Chris Friesen wrote:
> On 09/12/2014 04:59 PM, Joe Gordon wrote:
>> [...]
>> Can't you replace the word 'libvirt code' with 'nova code' and this
>> would still be true? Do you think landing virt driver code is harder
>> then landing non virt driver code? If so do you have any numbers to back
>> this up?
>> If the issue here is 'landing code in nova is too painful', then we
>> should discuss solving that more generalized issue first, and maybe we
>> conclude that pulling out the virt drivers gets us the most bang for our
>> buck.  But unless we have that more general discussion, saying the right
>> fix for that is to spend a large amount of time  working specifically on
>> virt driver related issues seems premature.

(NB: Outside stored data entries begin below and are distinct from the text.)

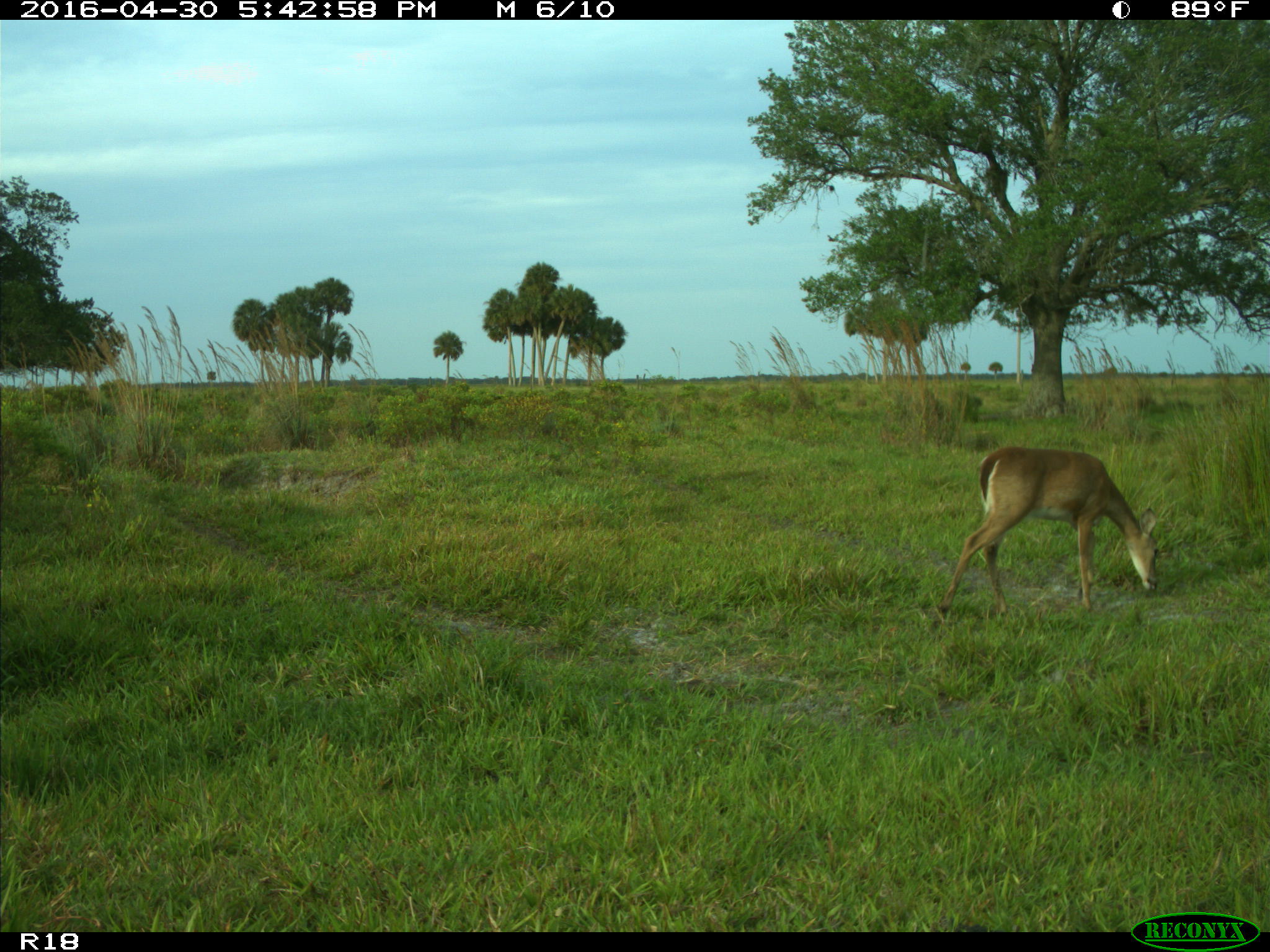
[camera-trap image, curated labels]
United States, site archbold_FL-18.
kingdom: Animalia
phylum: Chordata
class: Mammalia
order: Artiodactyla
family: Cervidae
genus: Odocoileus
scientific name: Odocoileus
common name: deer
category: unidentified deer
Unidentified deer (deer) (Odocoileus).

> I agree that this is a nova issue in general, though I suspect that the
> virt drivers have quite separate developer communities so maybe they
> feel the pain more clearly.  But I think the solution is the same in
> both cases:
> 1) Allow people to be responsible for a subset of the nova code
> (scheduler, virt, conductor, compute, or even just a single driver).
> They would have significant responsibility for that area of the code.

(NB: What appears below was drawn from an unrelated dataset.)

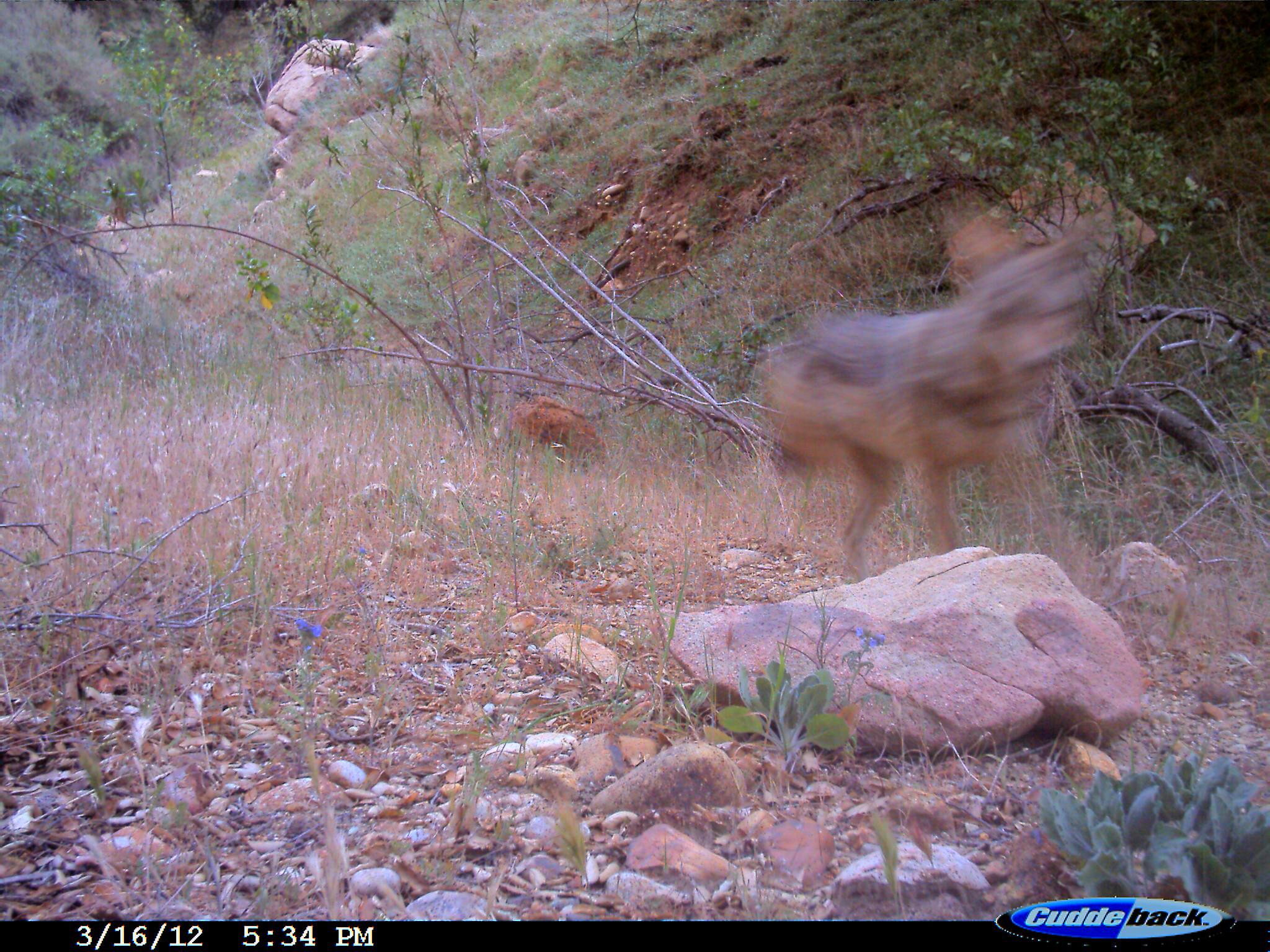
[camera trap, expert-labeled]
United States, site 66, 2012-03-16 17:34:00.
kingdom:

> This would serve several purposes--people with deep domain-specific
> knowledge would be able to review code that touches that domain, and it
> would free up the nova core team to look at the higher-level picture.

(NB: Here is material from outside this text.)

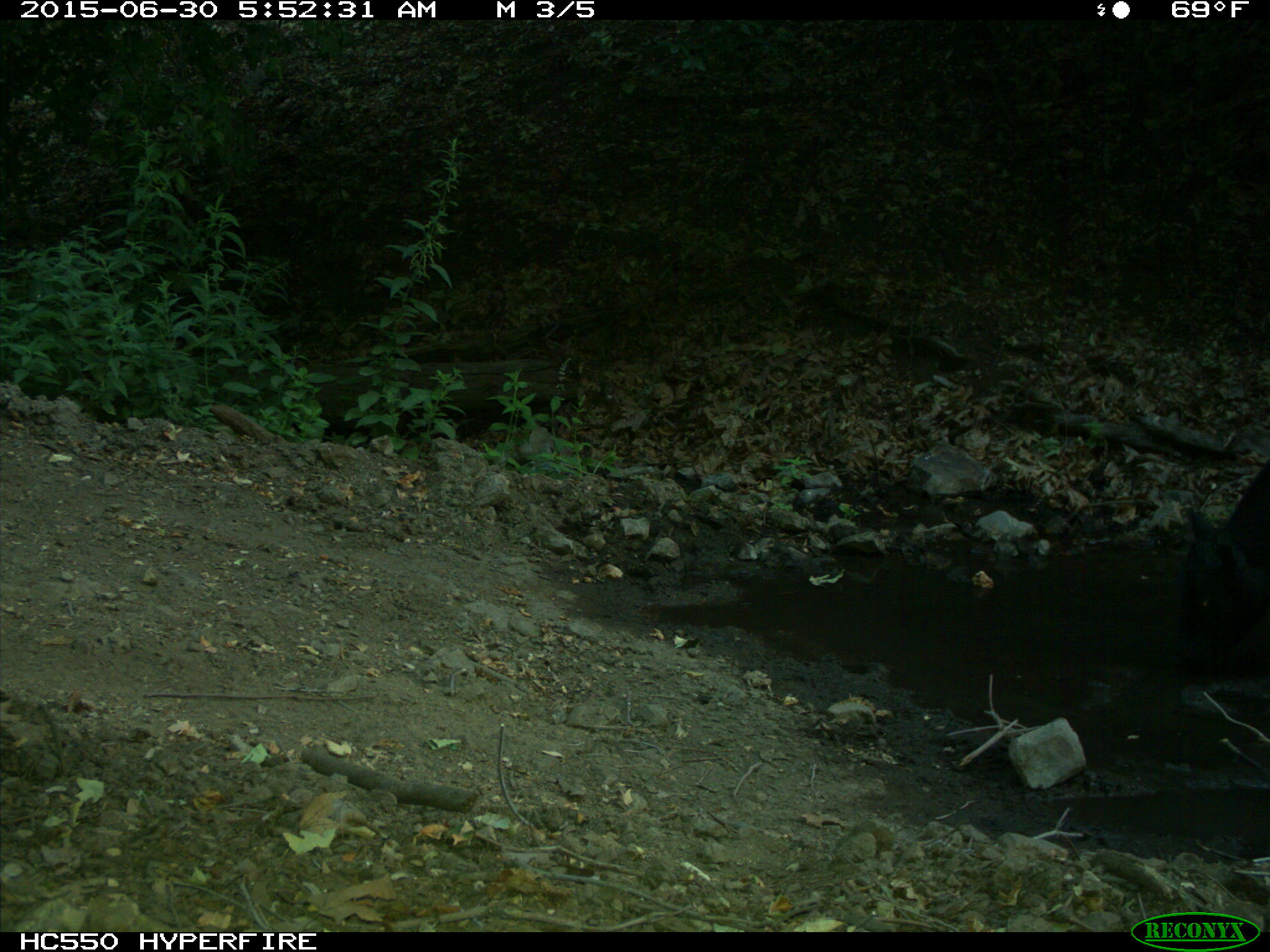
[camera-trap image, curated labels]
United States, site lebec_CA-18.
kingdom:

> For changes that cross domains, the people from the relevant domains
> would need to be involved.
> 2) Modify the gate tests such that changes that are wholly contained
> within a single area of code are not blocked by gate-blocking-bugs in
> unrelated areas of the code.

I agree... Landing code in Nova is generally too painful, but the pain
is most apparent in areas which require specific domain expertise (like
a virt driver, where not so many -core are familiar enough with the
domain to review, while the code proposer generally is).

IMHO, like I said before, the solution to making Nova (or any other
project, actually) more fluid is to create separate and smaller areas of
expertise, and allow new people to step up and own things. Splitting
virt drivers (once the driver interface is cleaned up) is just one way
of doing it -- that just seems like a natural separation line to use if
we do split. But that would just be a first step: as more internal
interfaces are cleaned up we could (and should) split more. Smaller
groups responsible for smaller areas of code is the way to go.